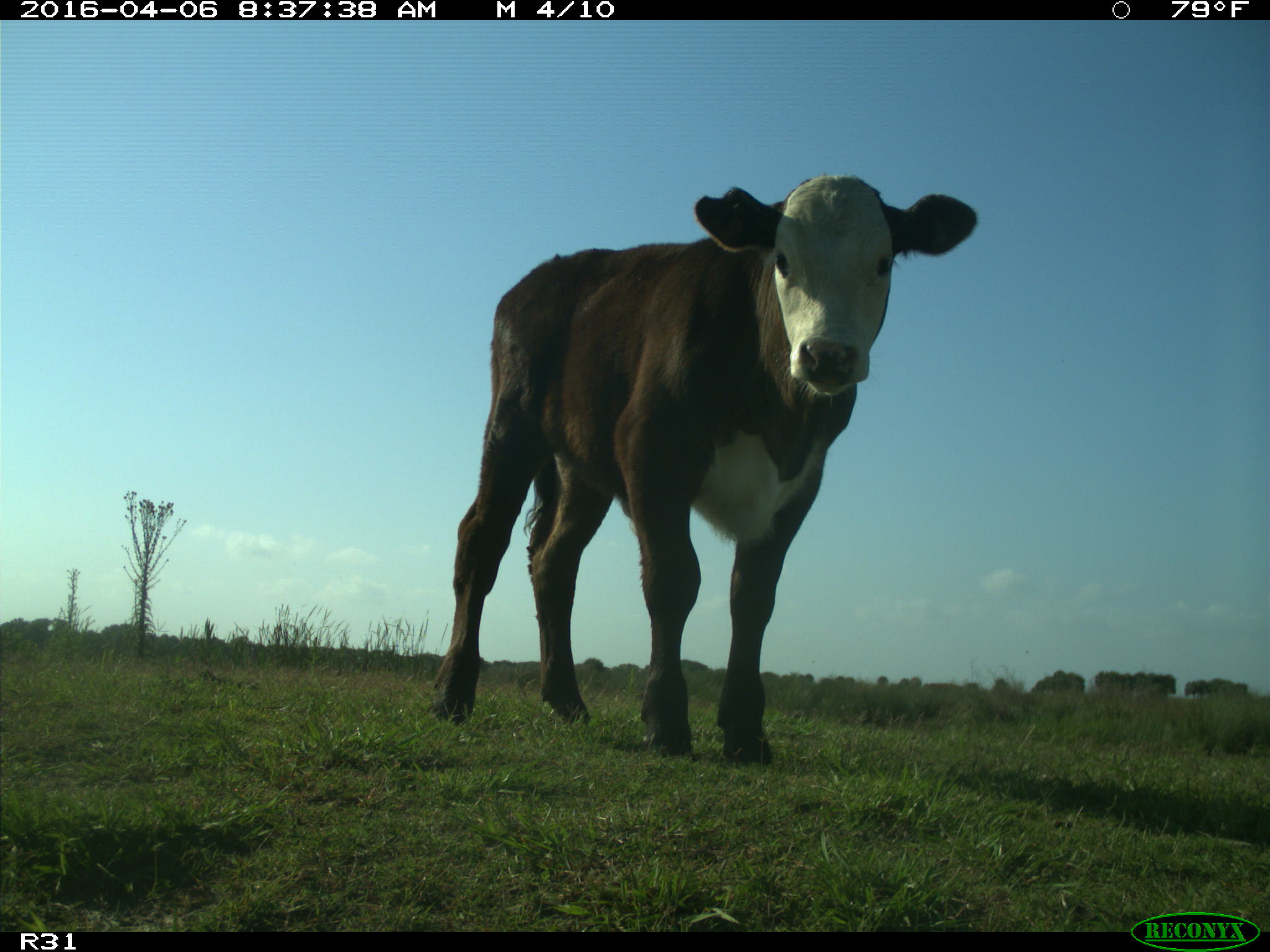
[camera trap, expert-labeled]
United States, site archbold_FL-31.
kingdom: Animalia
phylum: Chordata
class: Mammalia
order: Artiodactyla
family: Bovidae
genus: Bos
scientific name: Bos taurus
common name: domestic cow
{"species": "Bos taurus (domestic cow)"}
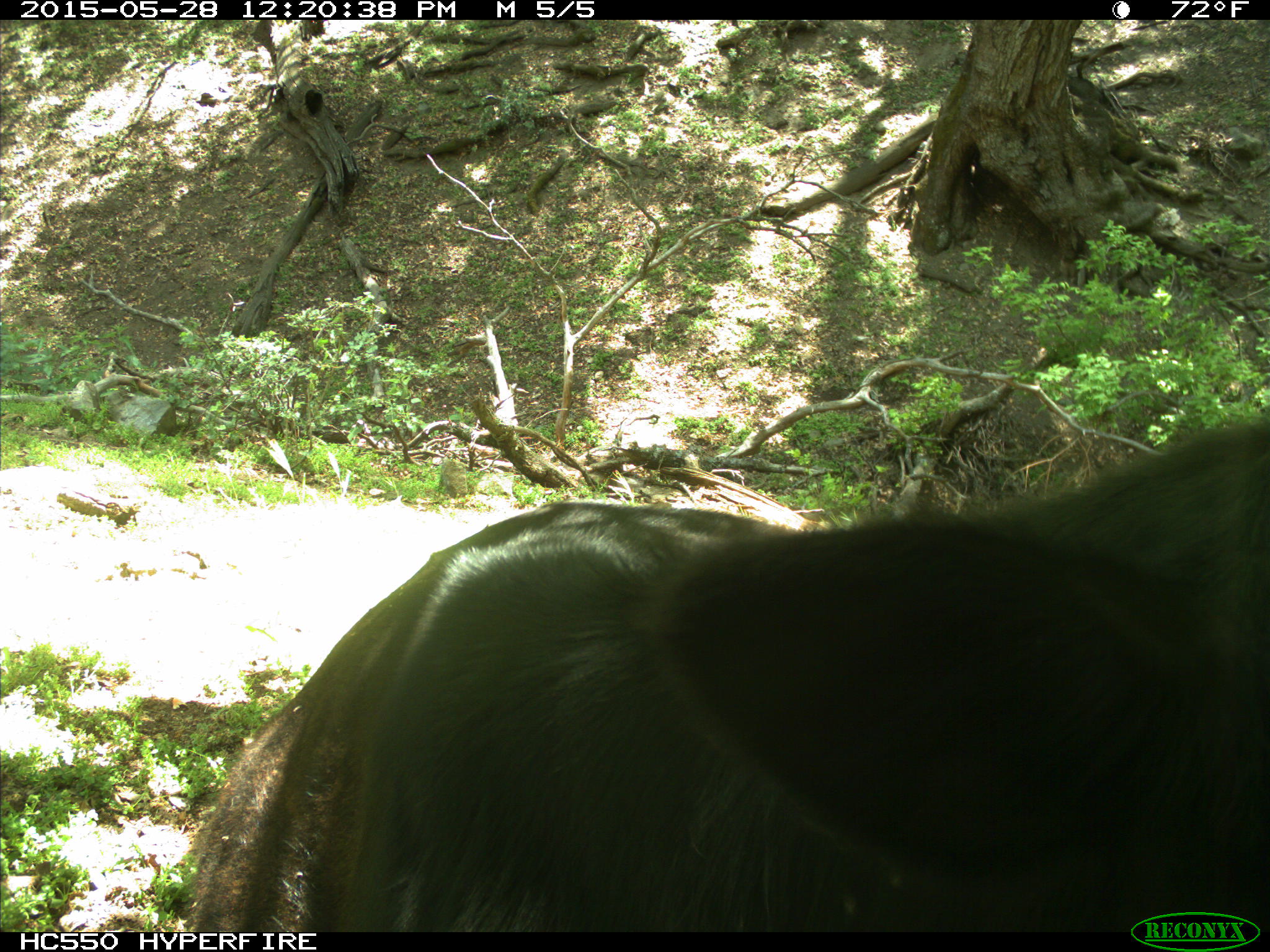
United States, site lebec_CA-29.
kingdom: Animalia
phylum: Chordata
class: Mammalia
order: Artiodactyla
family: Bovidae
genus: Bos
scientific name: Bos taurus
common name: domestic cow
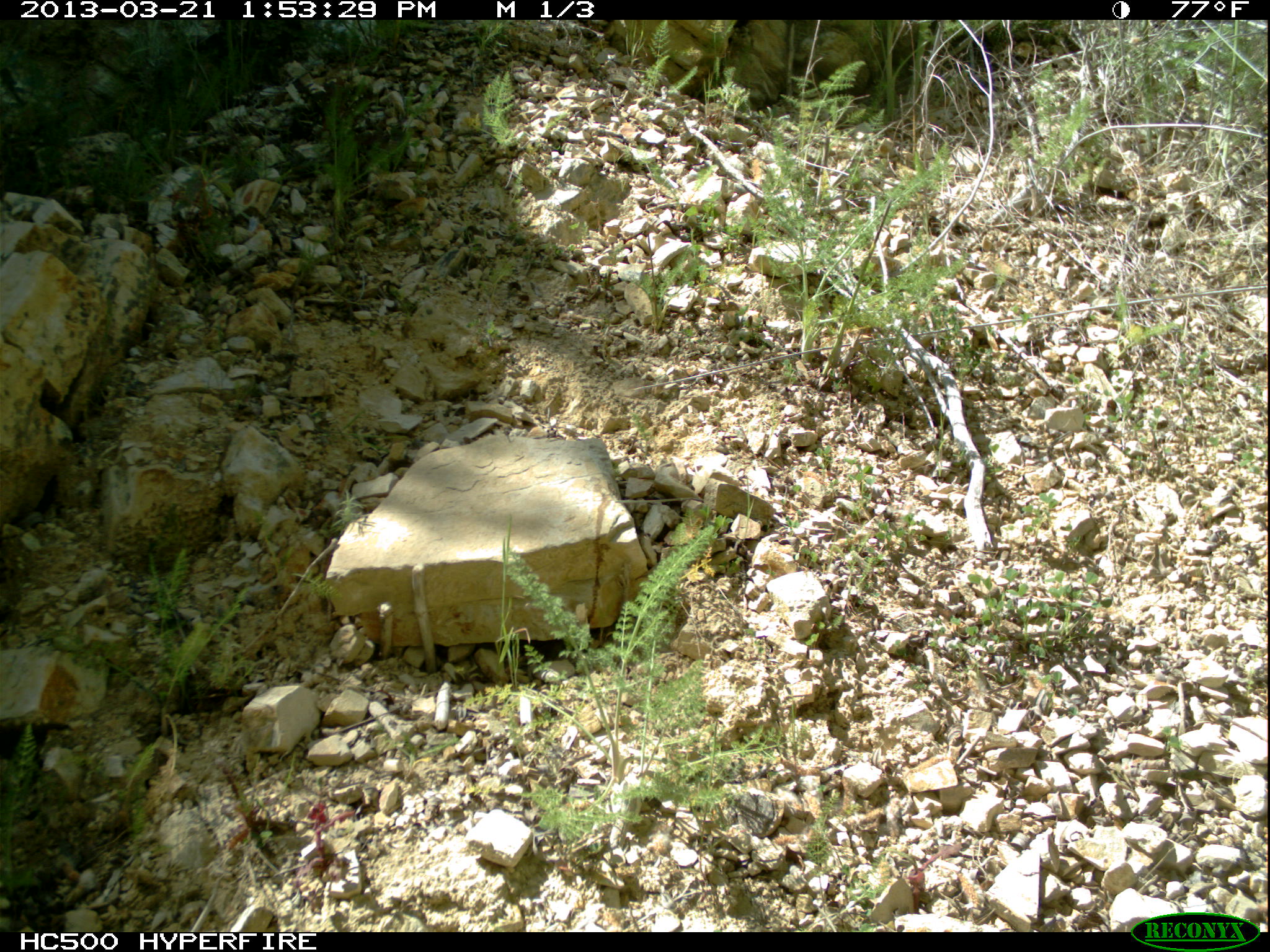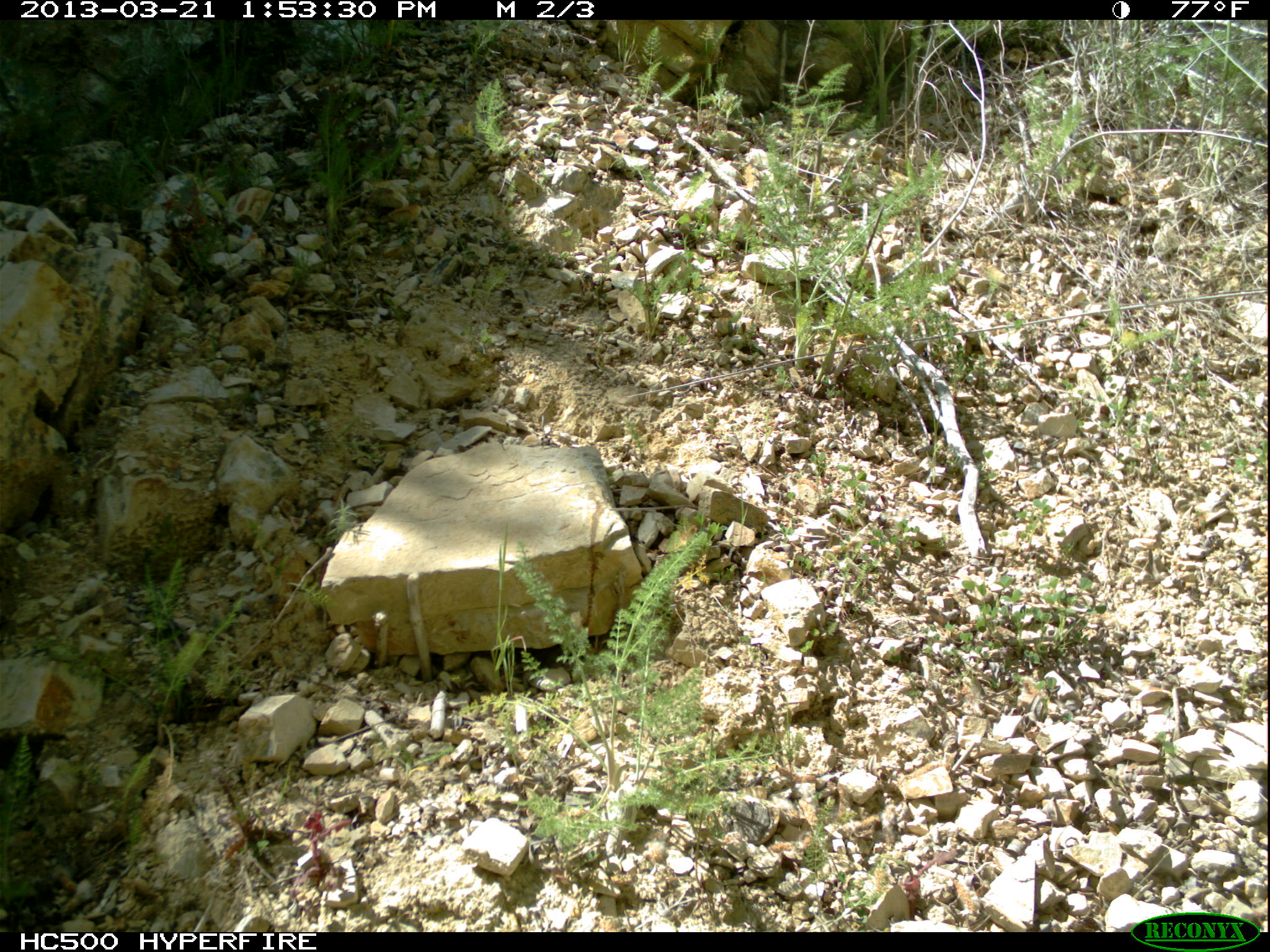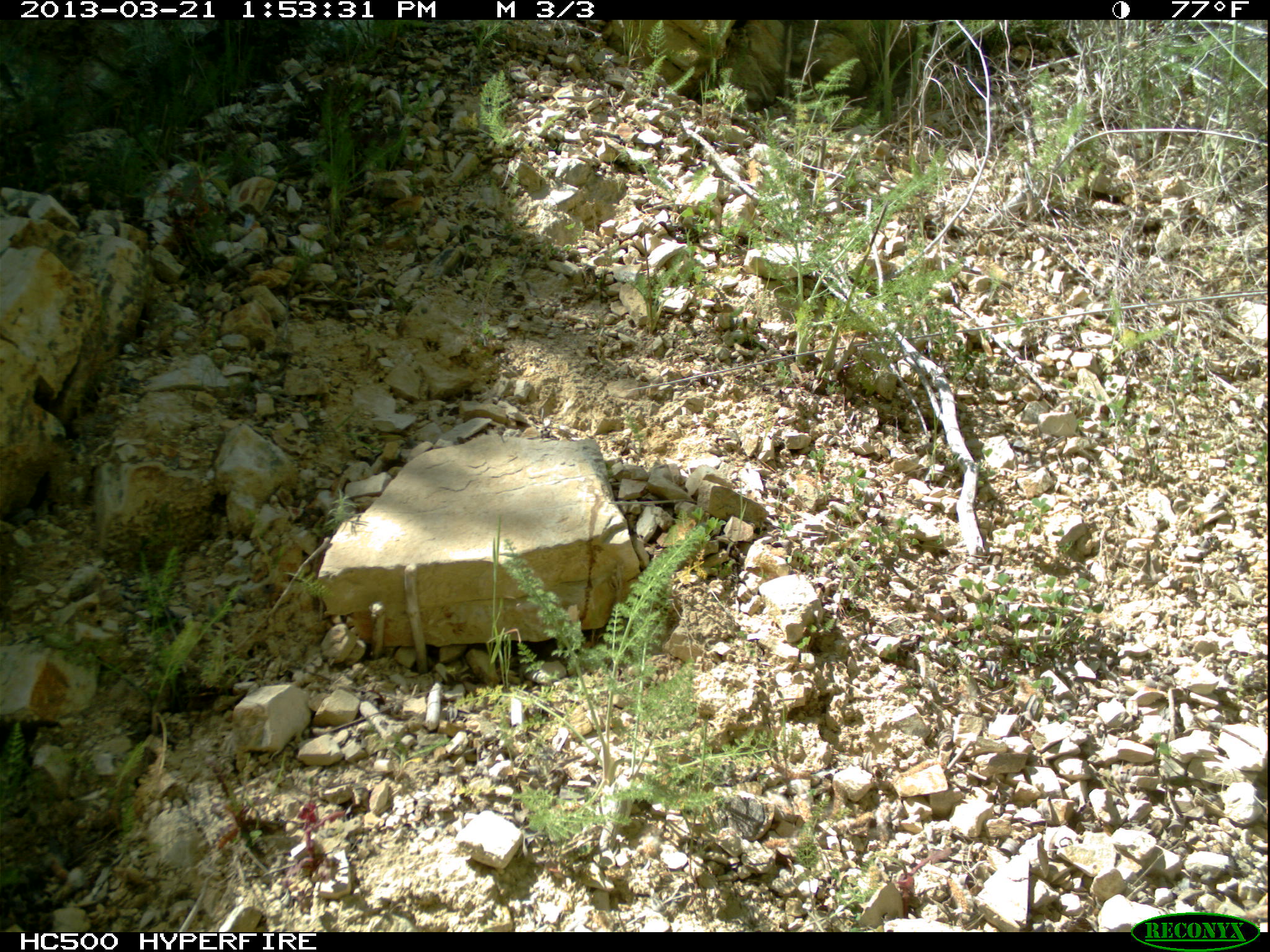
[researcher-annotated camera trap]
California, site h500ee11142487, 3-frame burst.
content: no animal present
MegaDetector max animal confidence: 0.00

##############################

# Required action:
Where an entry contains an image, skip the image; repeat everything else exactly.

# Task result:
[camera trap, expert-labeled]
United States, site archbold_FL-31.
kingdom: Animalia
phylum: Chordata
class: Mammalia
order: Artiodactyla
family: Bovidae
genus: Bos
scientific name: Bos taurus
common name: domestic cow
{"species": "Bos taurus (domestic cow)"}
United States, site lebec_CA-29.
kingdom: Animalia
phylum: Chordata
class: Mammalia
order: Artiodactyla
family: Bovidae
genus: Bos
scientific name: Bos taurus
common name: domestic cow
[researcher-annotated camera trap]
California, site h500ee11142487, 3-frame burst.
content: no animal present
MegaDetector max animal confidence: 0.00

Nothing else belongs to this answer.